Le projet d’une pomme de terre destinée à l’alimentation humaine relance le débat sur la dangerosité des OGM.
En annonçant son intention de proposer une pomme de terre génétiquement modifiée, le chimiste allemand BASF fait ressurgir le débat sur l’emploi de cette technique à des fins d’alimentation humaine. Il s’agit en effet du débouché privilégié pour ce produit, dont l’autorisation européenne de cultiver à des fins commerciales a été demandée ce lundi.
Le groupe joue néanmoins la carte de la prudence, en rappelant que « la prochaine étape du processus d’autorisation consiste pour l’autorité européenne de sécurité des aliments à en tester la sécurité pour les humains, les animaux et l’environnement ». Si cette « patate » OGM était autorisée, malgré ces contrôles, une importante démarche d’explication devrait être nécessaire pour imposer ce légume d’un genre nouveau.
Nombreuses sont en effet les entreprises qui ont pris le parti d’écarter les organismes génétiquement modifiés de leur offre, ou de ne pas communiquer sur le sujet. Les nombreuses initiatives médiatiques des lobbys anti-OGM, notamment représentés il y a quelques années par José Bové, ont semé le doute sur la dangerosité des cultures concernées, destructions de plants à l’appui.

DONNÉES FOURNIES:
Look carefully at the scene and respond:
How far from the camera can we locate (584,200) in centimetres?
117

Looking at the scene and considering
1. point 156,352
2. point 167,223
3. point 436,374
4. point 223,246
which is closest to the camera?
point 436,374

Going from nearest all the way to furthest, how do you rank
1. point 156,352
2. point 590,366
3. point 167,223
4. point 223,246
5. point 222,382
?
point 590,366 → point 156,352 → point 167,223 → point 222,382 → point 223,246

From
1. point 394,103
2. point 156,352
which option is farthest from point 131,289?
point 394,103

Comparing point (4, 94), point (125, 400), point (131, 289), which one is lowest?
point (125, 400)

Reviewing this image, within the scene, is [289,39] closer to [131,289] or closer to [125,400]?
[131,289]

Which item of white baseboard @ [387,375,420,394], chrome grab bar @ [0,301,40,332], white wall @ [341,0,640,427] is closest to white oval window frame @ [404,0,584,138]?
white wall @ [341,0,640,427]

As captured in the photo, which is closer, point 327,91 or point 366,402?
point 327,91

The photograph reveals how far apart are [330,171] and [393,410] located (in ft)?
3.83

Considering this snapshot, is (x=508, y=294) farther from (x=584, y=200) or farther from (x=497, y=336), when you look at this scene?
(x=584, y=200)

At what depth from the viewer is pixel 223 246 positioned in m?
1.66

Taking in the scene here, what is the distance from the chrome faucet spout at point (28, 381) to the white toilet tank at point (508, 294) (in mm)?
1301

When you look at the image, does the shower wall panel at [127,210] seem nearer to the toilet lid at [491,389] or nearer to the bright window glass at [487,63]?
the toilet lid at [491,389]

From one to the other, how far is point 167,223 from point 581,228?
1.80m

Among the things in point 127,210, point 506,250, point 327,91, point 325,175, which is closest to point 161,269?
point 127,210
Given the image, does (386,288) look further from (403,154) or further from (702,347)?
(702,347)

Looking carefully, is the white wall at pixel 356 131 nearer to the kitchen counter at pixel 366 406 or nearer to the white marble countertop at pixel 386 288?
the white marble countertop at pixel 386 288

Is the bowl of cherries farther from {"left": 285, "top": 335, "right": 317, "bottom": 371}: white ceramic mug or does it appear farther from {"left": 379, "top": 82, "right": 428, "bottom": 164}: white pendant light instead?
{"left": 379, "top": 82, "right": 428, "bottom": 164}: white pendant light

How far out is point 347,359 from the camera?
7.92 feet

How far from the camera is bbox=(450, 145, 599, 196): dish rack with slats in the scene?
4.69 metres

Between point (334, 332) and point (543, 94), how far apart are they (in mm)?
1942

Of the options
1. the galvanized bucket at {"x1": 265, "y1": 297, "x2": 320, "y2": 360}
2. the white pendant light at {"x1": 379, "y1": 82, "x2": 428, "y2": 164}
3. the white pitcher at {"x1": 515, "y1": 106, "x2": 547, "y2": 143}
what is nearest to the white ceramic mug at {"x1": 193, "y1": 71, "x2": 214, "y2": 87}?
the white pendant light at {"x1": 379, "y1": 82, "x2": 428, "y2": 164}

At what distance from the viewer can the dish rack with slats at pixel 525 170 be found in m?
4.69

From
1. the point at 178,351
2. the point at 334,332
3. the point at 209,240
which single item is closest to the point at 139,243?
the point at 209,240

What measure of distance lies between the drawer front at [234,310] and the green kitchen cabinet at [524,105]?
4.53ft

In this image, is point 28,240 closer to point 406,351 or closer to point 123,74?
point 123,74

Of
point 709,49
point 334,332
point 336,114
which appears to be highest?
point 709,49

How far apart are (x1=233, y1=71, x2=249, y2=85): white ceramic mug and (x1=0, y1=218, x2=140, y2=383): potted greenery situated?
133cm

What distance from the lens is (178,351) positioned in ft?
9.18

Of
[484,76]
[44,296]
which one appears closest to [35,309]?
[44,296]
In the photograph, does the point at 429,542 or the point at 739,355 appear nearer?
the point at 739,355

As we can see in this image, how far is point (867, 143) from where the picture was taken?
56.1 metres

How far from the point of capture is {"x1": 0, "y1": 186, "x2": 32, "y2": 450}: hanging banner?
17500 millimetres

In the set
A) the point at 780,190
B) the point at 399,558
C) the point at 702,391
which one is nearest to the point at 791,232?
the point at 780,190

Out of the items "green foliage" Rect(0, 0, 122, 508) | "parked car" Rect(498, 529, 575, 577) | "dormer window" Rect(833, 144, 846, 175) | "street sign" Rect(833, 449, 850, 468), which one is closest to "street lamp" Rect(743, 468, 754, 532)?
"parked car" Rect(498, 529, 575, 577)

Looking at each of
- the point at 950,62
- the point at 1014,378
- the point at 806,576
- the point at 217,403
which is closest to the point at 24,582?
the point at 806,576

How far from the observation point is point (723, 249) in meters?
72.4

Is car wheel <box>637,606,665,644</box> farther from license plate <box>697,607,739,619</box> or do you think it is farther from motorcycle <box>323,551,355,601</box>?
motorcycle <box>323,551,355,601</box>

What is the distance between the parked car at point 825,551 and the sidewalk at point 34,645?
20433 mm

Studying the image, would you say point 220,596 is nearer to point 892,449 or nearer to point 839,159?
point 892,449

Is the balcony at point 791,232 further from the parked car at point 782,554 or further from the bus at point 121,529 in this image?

CONSIGNE A: Dans l'article sur la pomme de terre OGM, quelle entreprise annonce vouloir proposer cette pomme de terre génétiquement modifiée ?
CONSIGNE B: Extrayez des lignes chacune de celles qui contiennent le mot « window ».

RÉPONSE FINALE A: Le chimiste allemand BASF.

RÉPONSE FINALE B:
Which item of white baseboard @ [387,375,420,394], chrome grab bar @ [0,301,40,332], white wall @ [341,0,640,427] is closest to white oval window frame @ [404,0,584,138]?
When you look at the image, does the shower wall panel at [127,210] seem nearer to the toilet lid at [491,389] or nearer to the bright window glass at [487,63]?
Out of the items "green foliage" Rect(0, 0, 122, 508) | "parked car" Rect(498, 529, 575, 577) | "dormer window" Rect(833, 144, 846, 175) | "street sign" Rect(833, 449, 850, 468), which one is closest to "street lamp" Rect(743, 468, 754, 532)?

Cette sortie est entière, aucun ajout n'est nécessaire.